Dataset excerpt
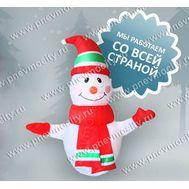 Надувной снеговик Дружный. 2,5 м, фото 1
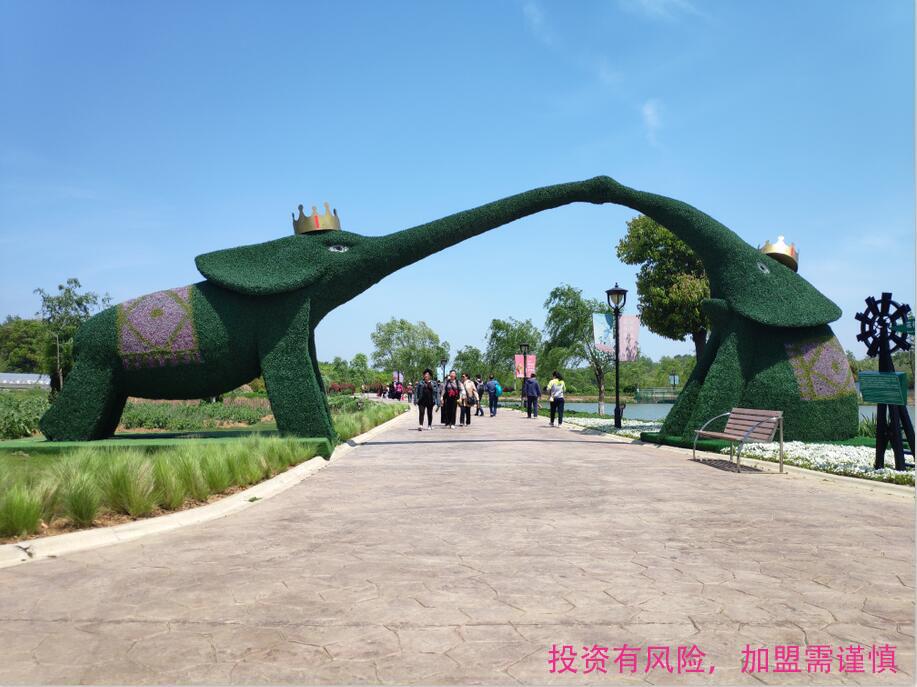 销售苏州市绍兴高质量爱玩客旅游推荐货源批发八爪鱼在线旅游供应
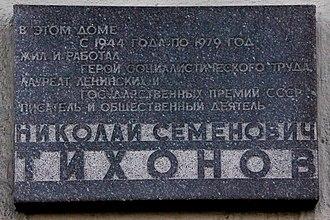 House on the Embankment - Image: Nikolai Tikhonov (writer) Plaque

Problem statement
A faithful copy of the data above is wanted, with every image left out.

Output below
 Надувной снеговик Дружный. 2,5 м, фото 1
 销售苏州市绍兴高质量爱玩客旅游推荐货源批发八爪鱼在线旅游供应
 House on the Embankment - Image: Nikolai Tikhonov (writer) Plaque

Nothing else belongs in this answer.